TESTO DELL'ESERCIZIO:

================

Tacciono le voci, si spengono le luci... E in giro non si vede più nessuno, neanche l'uomo in frac. Coprifuoco è la parolaccia che non ti aspettavi, nell'Italia del 2020, senonché pure stavolta abbiamo il nemico alle porte, anche se non bombarda con fragore ma si insinua subdolamente, silenzioso, approfittando della nostra dabbenaggine. Visto che siamo incapaci di non assembrarci nelle piazze e fuori dei bar, giovani e meno giovani, tutti allegri e spensierati, avvolti e travolti da un delirio di invulnerabilità... allora tutti a casa e guai a mettere il naso fuori.
Coprifuoco, come dopo il 25 luglio 1943. Come a Londra durante la Prima guerra mondiale. Come nel Medioevo, quando all'imbrunire vigeva la saggia regola di porre un coperchio di ghisa sul focolare per evitare incendi accidentali che allora sarebbero stati devastanti. Le parole rivelano molto su chi le usa. In francese couvre-feu, in inglese curfew, in italiano coprifuoco: il termine è lo stesso, dall'oggetto (il coperchio sul fuoco) al suo effetto (oscuramento). I tedeschi non lasciano margini a dubbi o fraintendimenti e ordinano die Ausgangssperre, il "divieto di uscita", e nessuno può dire di aver capito male.

================

RECORD FORNITI:

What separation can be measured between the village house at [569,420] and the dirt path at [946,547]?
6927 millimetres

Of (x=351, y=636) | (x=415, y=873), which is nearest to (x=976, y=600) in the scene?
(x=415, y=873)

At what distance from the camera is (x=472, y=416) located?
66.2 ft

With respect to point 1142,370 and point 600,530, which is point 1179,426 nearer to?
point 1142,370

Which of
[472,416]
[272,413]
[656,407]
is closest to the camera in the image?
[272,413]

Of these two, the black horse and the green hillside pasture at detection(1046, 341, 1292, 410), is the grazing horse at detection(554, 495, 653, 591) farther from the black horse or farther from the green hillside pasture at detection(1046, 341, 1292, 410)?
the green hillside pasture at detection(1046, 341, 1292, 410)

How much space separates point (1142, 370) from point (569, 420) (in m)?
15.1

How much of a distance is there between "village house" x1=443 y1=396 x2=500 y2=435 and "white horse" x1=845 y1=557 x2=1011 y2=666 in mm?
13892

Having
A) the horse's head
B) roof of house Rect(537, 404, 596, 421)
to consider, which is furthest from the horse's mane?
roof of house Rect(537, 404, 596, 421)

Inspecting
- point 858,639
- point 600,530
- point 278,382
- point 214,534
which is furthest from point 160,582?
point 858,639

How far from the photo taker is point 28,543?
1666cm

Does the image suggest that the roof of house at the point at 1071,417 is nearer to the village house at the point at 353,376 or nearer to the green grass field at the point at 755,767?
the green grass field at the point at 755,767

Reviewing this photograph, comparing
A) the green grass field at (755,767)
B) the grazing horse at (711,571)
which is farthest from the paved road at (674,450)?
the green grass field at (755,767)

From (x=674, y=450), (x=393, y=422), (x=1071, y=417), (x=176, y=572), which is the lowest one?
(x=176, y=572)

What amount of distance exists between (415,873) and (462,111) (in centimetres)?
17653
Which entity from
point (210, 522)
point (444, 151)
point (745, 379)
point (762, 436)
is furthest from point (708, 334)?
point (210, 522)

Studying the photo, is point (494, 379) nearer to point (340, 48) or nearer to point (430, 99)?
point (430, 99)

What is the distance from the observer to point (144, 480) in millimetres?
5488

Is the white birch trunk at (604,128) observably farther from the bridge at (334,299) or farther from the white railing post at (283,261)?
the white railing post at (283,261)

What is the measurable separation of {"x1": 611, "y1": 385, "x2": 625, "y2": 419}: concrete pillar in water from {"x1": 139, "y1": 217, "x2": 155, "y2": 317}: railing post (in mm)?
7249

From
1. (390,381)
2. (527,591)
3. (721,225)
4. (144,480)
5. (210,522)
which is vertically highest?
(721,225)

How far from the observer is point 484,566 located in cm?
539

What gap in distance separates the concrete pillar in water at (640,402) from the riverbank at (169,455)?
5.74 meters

================

LAVORO RICHIESTO:
(1) Secondo il testo sul coprifuoco, che cosa si faceva nel Medioevo all'imbrunire?
(2) Quali sono le lingue di cui il testo sul coprifuoco riporta il termine per indicarlo? Elencale tutte, ciascuna con il termine che il testo le attribuisce.
(3) Scrivi il seguito del testo sul coprifuoco, riprendendo dopo la sua ultima frase.
I record sono materiale a sé, separato dal testo sul coprifuoco.

RISPOSTE AI COMPITI:
(1) Si poneva un coperchio di ghisa sul focolare per evitare incendi accidentali.

(2) francese (couvre-feu), inglese (curfew), italiano (coprifuoco), tedesco (die Ausgangssperre)

(3)
Tutti tappati in casa, dunque, ma forse da mezzanotte, non dalle 21 come nel 1943. Potremo tenere le luci accese, guardare la tv e non oscurare le finestre con la carta di giornale. Senza le candele, che comunque creano un'atmosfera di dolce intimità, ma alla lunga nuocciono alla vista e affumicano le pareti. Non sentiremo l'approssimarsi del sordo e minaccioso rimbombo degli scarponi chiodati sul selciato. Semmai, chi da anni cerca di dormire avendo la sciagura di abitare sopra i luoghi delle starnazzanti bevute notturne, dove si ammassano a dozzine fino all'alba, finalmente potrà scoprire l'ineffabile gioia di un sonno sereno, senza tappi nelle orecchie né telefonate frustranti ai carabinieri: "Mi chiede quanti sono, maresciallo? Sono come i persiani alle Termopili: mandate gli idranti, i blindati, meglio ancora gli spartani". L'insonne, proprio come in quel 1943, potrà salire in soffitta e sintonizzarsi su Radio Londra: "Giuseppi vede le stelle... I meloni sono acerbi... Il capitano fa testamento...". Basta un po' di fantasia.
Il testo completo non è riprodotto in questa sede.